**Extract:**
────────────────────

13. The weather station of claim 1 wherein the receiver is configured to receive a telemetry signal from a NOAA weather radio.
14. The weather station of claim 1 further comprising an alarm.
15. The weather station of claim 14 wherein the alarm is triggered when a probability of a predetermined weather condition is detected.
16. A weather station for monitoring weather conditions at at least one remote location comprising:
- a portable, battery-powered and hand-holdable weather station unit situated at the at least one remote location including: a microprocessor; at least one data sensor coupled to the microprocessor for sensing at least one weather condition and generating a data signal representative of the at least one weather condition condition at the at least one remote location; a transmitter coupled to the at least one data sensor for transmitting said data signal; and an antenna coupled to the transmitter,
- a portable, battery powered and hand holdable receiver configured to receive the data signal comprising: a storage device configured to store at least one of a plurality of measured remote weather conditions; a processor configured to generate a prediction of a weather condition, the prediction being based on the data signal received by the receiver and at least one of the measured weather conditions stored in the storage device; and an indicating circuit configured to indicate the prediction.
17. The weather station of claim 16 wherein the receiver further comprises an interface configured to receive a latitude coordinate.
18. The weather station of claim 16 wherein the receiver further comprises an interface configured to receive a longtitude coordinate.
19. The weather station of claim 16 wherein the receiver further comprises an interface configured to receive a geographic area latitude position.
20. The weather station of claim 16 wherein the receiver further comprises an interface configured to receive a geographic area longtitude position.
21. The weather station of claim 16 wherein the processor is coupled to the receiver and storage device and configured to generate a prediction of a potential remote weather condition, the prediction being based on the data signal received by the weather station receiver and at least one of the measured weather conditions compared to said stored data.
22. The weather station of claim 16 wherein the prediction of a weather condition is based on the received data signal and at least one of the measured weather conditions stored in the storage device.
23. The weather station of claim 16 wherein the indicating circuit is configured to indicate a temperature trend.
24. The weather station of claim 16 wherein the receiver further comprises an alarm configured to indicate an alarm condition responsive to a comparison of the data signal received by the receiver with a predetermined threshold value.
25. The weather station of claim 16 wherein the indicating circuit comprises a signal strength indicator configured to indicate a signal strength of the data signal being received by the receiver.
26. The weather station of claim 1 wherein the receiver is configured to receive a telemetry signal from a NOAA weather radio.
27. The weather station of claim 14 wherein the alarm is triggered when a predetermined weather condition is detected.
28. The weather station of claim 16 further comprising an alarm.
29. The weather station of claim 28 wherein the alarm is triggered when a predetermined weather condition is detected.
30. The weather station of claim 28 wherein the alarm is triggered when a probability of a predetermined weather condition is detected.

────────────────────

A run of records
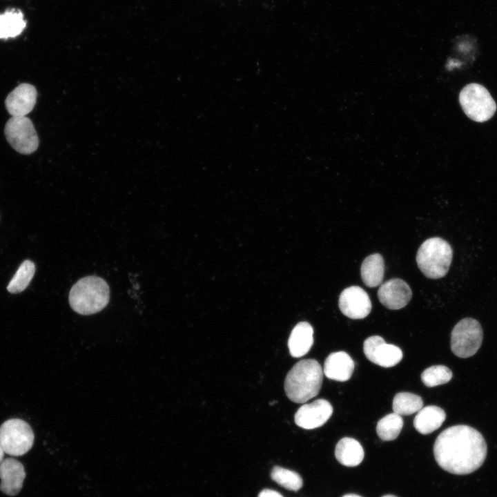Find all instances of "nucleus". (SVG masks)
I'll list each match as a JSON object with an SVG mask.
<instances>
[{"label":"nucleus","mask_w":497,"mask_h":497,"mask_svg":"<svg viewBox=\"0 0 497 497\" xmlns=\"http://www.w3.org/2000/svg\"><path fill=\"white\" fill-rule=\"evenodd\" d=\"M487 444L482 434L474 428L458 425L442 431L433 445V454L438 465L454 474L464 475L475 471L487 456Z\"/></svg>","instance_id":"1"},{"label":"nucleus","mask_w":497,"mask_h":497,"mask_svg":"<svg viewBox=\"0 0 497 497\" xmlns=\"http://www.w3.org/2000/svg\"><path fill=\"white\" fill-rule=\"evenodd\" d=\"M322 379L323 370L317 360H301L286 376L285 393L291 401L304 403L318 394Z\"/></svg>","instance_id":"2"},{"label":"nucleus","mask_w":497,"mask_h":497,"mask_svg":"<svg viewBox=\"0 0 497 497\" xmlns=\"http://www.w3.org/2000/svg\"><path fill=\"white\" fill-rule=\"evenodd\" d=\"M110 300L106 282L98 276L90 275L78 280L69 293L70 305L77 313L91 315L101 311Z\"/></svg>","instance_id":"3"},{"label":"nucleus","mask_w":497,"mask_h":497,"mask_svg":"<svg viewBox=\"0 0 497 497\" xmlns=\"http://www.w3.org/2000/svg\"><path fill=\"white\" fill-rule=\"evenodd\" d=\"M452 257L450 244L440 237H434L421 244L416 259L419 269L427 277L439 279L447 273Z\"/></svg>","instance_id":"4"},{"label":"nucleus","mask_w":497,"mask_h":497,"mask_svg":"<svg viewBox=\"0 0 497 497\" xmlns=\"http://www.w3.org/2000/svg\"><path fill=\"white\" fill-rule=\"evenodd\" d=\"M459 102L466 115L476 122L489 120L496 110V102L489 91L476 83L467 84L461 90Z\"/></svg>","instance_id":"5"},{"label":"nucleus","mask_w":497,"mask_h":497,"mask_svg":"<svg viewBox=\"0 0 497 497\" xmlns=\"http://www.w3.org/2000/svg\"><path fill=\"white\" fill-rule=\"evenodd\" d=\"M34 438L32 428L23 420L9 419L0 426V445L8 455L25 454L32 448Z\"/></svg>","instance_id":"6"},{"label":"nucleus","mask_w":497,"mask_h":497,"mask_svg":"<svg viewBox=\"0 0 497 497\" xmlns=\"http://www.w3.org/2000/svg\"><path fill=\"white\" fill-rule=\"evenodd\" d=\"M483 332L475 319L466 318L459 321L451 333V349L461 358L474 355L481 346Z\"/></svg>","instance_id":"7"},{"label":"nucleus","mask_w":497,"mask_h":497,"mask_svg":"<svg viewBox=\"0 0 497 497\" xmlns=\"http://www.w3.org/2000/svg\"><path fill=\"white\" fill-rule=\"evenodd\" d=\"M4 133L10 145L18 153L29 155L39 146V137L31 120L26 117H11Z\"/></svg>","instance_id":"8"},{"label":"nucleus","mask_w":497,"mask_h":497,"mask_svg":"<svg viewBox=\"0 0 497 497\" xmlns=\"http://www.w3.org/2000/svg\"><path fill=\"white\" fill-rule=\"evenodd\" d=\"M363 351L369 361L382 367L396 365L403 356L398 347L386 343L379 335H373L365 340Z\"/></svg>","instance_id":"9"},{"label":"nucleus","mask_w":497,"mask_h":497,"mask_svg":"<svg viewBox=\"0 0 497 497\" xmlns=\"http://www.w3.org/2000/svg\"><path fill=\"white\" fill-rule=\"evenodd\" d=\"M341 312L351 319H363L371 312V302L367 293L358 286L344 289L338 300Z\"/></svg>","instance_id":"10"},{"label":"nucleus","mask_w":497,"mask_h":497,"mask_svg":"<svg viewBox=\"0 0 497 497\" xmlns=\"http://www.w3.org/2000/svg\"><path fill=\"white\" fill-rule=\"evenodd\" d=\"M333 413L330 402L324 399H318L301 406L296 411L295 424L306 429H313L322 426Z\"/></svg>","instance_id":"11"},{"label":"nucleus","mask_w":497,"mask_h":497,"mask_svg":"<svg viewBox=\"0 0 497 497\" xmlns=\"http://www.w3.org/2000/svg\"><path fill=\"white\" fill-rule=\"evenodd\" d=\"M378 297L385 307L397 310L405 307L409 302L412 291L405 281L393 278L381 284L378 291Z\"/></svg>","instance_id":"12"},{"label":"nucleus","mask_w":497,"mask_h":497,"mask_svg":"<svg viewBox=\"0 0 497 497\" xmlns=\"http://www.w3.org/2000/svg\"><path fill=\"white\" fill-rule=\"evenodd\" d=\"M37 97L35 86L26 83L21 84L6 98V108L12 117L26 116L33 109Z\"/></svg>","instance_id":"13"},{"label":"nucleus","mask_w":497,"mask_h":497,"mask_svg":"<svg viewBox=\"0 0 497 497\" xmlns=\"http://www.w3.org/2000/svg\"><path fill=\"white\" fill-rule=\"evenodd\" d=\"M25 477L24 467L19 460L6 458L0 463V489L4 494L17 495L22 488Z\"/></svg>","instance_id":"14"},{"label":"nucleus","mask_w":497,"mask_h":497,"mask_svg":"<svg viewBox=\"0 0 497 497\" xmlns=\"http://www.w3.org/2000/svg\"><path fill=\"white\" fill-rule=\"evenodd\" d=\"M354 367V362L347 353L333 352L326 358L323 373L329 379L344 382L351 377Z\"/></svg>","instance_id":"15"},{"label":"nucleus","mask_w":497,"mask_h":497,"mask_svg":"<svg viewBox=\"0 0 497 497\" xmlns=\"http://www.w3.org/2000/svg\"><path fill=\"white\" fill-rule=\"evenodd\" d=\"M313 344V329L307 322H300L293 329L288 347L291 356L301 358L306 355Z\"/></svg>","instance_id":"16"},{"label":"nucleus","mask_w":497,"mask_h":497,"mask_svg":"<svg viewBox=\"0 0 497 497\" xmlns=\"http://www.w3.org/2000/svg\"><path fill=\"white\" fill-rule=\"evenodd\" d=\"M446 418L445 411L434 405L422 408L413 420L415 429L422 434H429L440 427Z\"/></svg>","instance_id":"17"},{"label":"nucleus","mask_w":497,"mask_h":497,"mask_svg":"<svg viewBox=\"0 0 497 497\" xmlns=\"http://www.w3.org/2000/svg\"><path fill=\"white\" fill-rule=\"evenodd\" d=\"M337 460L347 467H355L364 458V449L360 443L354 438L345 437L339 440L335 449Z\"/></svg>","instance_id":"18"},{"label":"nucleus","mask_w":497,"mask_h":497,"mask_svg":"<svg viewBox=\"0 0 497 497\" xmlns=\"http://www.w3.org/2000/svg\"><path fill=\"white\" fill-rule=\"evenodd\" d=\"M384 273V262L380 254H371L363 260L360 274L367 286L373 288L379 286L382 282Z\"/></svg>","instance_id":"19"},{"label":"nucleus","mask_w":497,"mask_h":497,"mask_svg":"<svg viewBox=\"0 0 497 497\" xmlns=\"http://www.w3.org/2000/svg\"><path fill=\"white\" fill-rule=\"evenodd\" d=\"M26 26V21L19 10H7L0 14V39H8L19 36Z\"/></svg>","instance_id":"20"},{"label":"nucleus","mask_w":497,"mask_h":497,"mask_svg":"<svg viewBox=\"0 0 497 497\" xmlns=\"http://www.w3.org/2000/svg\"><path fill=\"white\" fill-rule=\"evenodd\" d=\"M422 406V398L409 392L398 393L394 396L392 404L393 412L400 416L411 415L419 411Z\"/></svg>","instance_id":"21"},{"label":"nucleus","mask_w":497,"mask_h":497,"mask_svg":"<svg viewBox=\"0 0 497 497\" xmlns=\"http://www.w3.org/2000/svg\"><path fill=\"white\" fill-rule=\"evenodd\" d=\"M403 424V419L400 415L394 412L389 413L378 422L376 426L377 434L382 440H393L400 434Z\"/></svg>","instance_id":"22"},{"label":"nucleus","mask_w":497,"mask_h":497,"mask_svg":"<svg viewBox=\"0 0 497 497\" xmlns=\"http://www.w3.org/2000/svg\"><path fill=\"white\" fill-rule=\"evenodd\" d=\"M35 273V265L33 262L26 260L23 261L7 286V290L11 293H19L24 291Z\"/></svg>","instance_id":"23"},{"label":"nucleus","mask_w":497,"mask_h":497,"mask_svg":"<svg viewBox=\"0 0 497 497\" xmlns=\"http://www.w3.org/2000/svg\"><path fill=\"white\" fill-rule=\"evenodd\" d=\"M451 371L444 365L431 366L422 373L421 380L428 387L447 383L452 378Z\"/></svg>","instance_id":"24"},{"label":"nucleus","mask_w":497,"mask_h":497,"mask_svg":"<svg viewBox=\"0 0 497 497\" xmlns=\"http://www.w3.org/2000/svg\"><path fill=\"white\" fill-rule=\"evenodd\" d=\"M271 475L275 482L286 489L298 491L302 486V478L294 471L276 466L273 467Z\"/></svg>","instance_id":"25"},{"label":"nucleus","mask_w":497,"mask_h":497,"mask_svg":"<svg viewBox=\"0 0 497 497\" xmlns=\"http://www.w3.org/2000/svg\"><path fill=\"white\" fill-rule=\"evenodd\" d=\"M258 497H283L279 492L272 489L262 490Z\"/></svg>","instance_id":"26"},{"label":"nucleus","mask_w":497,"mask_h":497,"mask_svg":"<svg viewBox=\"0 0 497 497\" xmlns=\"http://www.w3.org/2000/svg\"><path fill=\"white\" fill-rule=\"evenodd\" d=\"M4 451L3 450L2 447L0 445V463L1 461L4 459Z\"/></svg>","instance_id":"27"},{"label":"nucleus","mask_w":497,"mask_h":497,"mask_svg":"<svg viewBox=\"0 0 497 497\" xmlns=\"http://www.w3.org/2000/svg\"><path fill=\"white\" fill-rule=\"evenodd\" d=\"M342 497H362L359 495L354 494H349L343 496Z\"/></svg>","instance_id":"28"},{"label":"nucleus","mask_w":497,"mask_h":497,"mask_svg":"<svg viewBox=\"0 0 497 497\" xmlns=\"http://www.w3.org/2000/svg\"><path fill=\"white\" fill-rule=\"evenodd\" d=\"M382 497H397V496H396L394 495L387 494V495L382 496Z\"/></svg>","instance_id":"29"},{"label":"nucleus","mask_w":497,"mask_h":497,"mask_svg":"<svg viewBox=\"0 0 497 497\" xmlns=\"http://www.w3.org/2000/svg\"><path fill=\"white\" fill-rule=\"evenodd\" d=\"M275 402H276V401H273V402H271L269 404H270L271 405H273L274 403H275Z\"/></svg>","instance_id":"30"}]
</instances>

────────────────────

**Written tasks:**
a) Answer these three questions about the weather station claims:
(i) According to claim 13, from what source is the receiver configured to receive a telemetry signal?
(ii) What trend does claim 23 say the indicating circuit is configured to indicate?
(iii) In claim 25, what does the signal strength indicator indicate?
b) Can you pick up the weather station claims after claim 30 and continue them?

**Answers to each task:**
a)
(i) A NOAA weather radio.
(ii) A temperature trend.
(iii) The signal strength of the data signal being received by the receiver.

b)
31. An apparatus comprising:
- a readily portable, battery-powered and hand-holdable weather display unit including: a first receiver configured for receiving data via a first radio frequency signal from a source; a second receiver configured for receiving a second radio frequency signal from a cellular telephone network and compatible with an international cellular protocol, wherein the cellular telephone network is different than the source; a display, including a prompt, and configured to display a date and a time; a processing device configured for a) enabling display of information based on received data of at least one of the first radio frequency signal and the second radio frequency signal via the prompt, b) selecting between a first mode of operation that displays first weather conditions including temperature at a first location and a second mode of operation that displays second weather conditions at a second location different than the first location, c) and displaying a prediction of a future weather condition.
32. The apparatus of claim 31, wherein displaying the prediction of a future weather condition occurs during the display of the first weather conditions.
33. The apparatus of claim 31, wherein the prompt enables a location to be selected, the first weather conditions are weather conditions for the location, and at least one of the first weather conditions is based on the received data of the first radio frequency signal.
34. The apparatus of claim 31, wherein the international cellular protocol operates about a fixed frequency.
35. The apparatus of claim 31, further comprising:
- a readily portable, battery-powered and hand-holdable weather station unit including: at least one data sensor for generating a data signal representative of weather conditions at the at least one remote location; and a transmitter for transmitting said data signal via the first radio frequency signal.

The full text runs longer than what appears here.